Monthly Archives: February 2016

Matsoukas in Data Science tea, 2:30 Tues. March 1

Who: Spyros Matsoukas
What: tea, refreshments, presentations and conversations about topics in data science
Where: Computer Science Building Rooms 150
When: 2:30 Tuesday March 1


Abstract: We will introduce Amazon Echo and Alexa, the virtual personal assistant that powers Echo, and focus on the challenges our team is facing when developing machine learning solutions for wake word detection, automatic speech recognition, natural language understanding, question answering, dialog management, and speech synthesis.

Bio: Spyros Matsoukas is a Principal Scientist at Amazon.com, developing spoken language understanding technology for voice-enabled products such as Amazon Echo. From 1998 to 2013 he worked at BBN Technologies, Cambridge MA, conducting research in acoustic modeling for ASR, speaker diarization, statistical machine translation, speaker identification, and language identification. 

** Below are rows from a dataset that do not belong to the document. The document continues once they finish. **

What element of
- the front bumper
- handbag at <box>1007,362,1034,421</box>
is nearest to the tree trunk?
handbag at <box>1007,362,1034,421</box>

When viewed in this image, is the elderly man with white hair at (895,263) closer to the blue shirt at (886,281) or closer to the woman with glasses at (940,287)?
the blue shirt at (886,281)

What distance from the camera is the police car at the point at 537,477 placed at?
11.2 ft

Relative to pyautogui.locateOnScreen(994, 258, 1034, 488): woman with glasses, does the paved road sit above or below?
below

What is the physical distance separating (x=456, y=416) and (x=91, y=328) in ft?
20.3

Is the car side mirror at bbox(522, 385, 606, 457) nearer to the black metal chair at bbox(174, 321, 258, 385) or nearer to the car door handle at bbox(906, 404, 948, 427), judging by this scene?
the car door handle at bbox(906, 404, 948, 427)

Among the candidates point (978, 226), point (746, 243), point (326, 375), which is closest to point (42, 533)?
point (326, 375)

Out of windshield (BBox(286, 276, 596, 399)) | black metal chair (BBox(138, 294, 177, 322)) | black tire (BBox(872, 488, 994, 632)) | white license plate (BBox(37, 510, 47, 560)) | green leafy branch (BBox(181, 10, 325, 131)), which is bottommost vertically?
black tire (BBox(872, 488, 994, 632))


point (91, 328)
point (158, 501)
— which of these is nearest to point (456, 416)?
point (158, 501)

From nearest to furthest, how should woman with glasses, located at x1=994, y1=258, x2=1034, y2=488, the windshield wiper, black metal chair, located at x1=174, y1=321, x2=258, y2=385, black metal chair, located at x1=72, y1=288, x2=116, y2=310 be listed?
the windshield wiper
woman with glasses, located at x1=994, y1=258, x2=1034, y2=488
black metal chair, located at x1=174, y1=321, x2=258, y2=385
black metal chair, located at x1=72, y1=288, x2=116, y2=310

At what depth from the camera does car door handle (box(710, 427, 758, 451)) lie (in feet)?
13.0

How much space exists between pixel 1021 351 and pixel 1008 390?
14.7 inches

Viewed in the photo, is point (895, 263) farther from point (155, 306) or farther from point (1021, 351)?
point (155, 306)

Woodbury in Linguistics, 3:30 Friday Feb. 26th

Tony Woodbury of the Linguistics Department at the University of Texas,
Austin will give a talk at 3:30 PM Friday 26 February 2016 in ILC N400. The title of his talk is:

The ‘genius’ of the language: discovering pervasive plan and unique
design in linguistic description

A video of the lecture is available here: https://lsa2015.uchicago.edu/events/hale-lecture-anthony-woodbury-reception

West in Data Science 1 p.m. Thurs. Feb. 18

Thursday, February 18, 2016
1:00 – 2:00p.m.
Computer Science Building, Room 151
Faculty Host:  Brendan O’Connor
Human Behavior in Networks
Abstract:  Humans as well as information are organized in networks. Interacting with these networks is part of our daily lives: we talk to friends in our social network; we find information by navigating the Web; and we form opinions by listening to others and to the media. Thus, understanding, predicting, and enhancing human behavior in networks poses important research problems for computer and data science with practical applications of high impact.

Navigation constitutes one fundamental human behavior: in order to make use of the information and resources around us, we constantly explore, disentangle, and navigate networks such as the Web. Studying navigation patterns lets us understand better how humans reason about complex networks and lets us build more human-friendly information systems. As an example, I will present an algorithm for improving website hyperlink structure by mining raw web server logs. The resulting system is being deployed on Wikipedia’s full server logs at terabyte scale, producing links that are clicked 10 times as frequently as the average link added by Wikipedia editors.

Communication and coordination through natural language is another prominent human network behavior. Studying the interplay of network structure and language has the potential to benefit both sociolinguistics and natural language processing. Intriguing opportunities and challenges have arisen recently with the advent of online social media, which produce large amounts of both network and natural-language data. As an example, I will discuss my work on person-to-person sentiment analysis in networks, which combines the sociological theory of structural balance with techniques from natural language processing, resulting in a sentiment prediction model that clearly outperforms both text-only and network-only versions.

I will conclude the talk by sketching interesting future directions for computational approaches to studying human behavior in networks.

Bio:  Robert West is a sixth-year Ph.D. candidate in Computer Science in the Infolab at Stanford University, advised by Jure Leskovec. His research aims to understand, predict, and enhance human behavior in social and information networks by developing techniques in data science, data mining, network analysis, machine learning, and natural language processing. Previously, he obtained a Master’s degree from McGill University in 2010 and a Diplom degree from Technische Universität München in 2007.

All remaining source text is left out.